The integrated feedback system automatically generates individual feedback for each training trial. It is written in Python allowing us to easily adapt the algorithm for different cases of application. Currently, the integrated feedback system can show the proportion as well as examples of predefined good and bad snippets of transcribed speech that occurred during the last virtual conversation. Furthermore, it can provide hints to avoid pitfalls in the next conversation. The feedback is balanced over multiple conversations by a progressive analysis of already given individual feedback to lower the number of repetitive snippets or hints. Furthermore, it can be specified at which timepoint a questionnaire has to be filled out or when additional information should be provided to the user. Currently, two time points (before or after the VR training) are implemented.

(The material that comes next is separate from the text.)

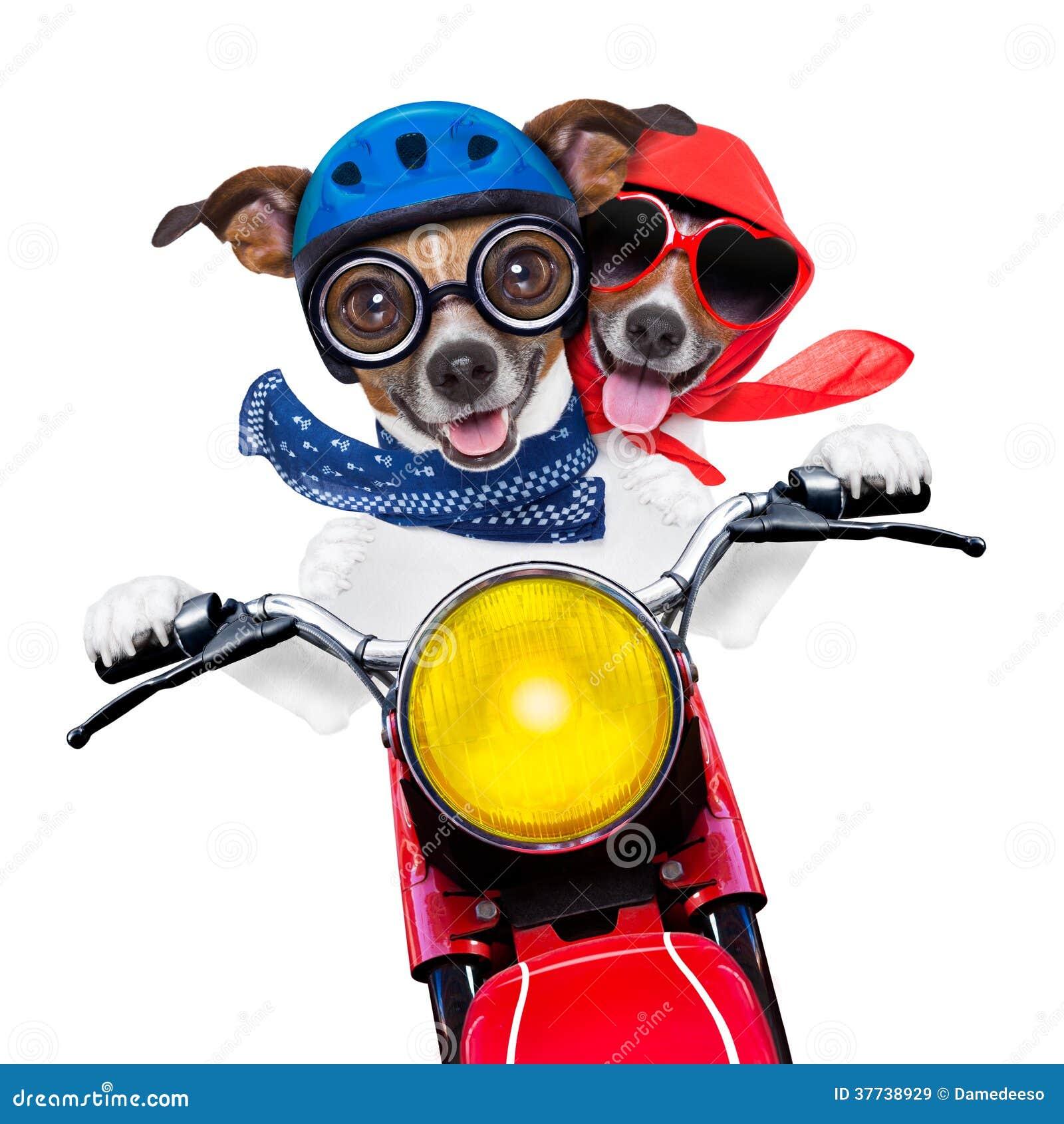 Motorbike couple of dogs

Django provides a built-in authentication and permission system based on different user roles and groups. This makes it possible to define different user roles with individual permissions to minimize the risk of accidental data manipulations. The following groups are defined: (a) administrators, who have the permission to export data, (b) training operators, who are allowed to create new trainees and training feedback, and (c) trainees, who are only allowed to enter questionnaires and view the training feedback. The structure of the relational database has been developed to ensure data integrity and to prevent the creation of duplicates or overwriting already created data. Django provides all the necessary tools to manage the relational database out of the box.
Operator Application
The operator application was written in node.js (Node.js; https://nodejs.org) using JavaScript, ran using the open source framework Electron (OpenJS Foundation, Electron; https://www.electronjs.org), and communicates with the database via web API as described above. Each VR training is started using the operator application. Within this application, the operator configures the training setup (e.g., which user performs the training, which virtual character is used etc.). To achieve this, the application makes a request to the web server, showing the (remaining) possible options for each subject and thus ensuring data integrity. After the conversation is started, the application functions as a control center between the conversation engine, the virtual environment, and the database. See Figure 1 for a schematic depiction of information flow.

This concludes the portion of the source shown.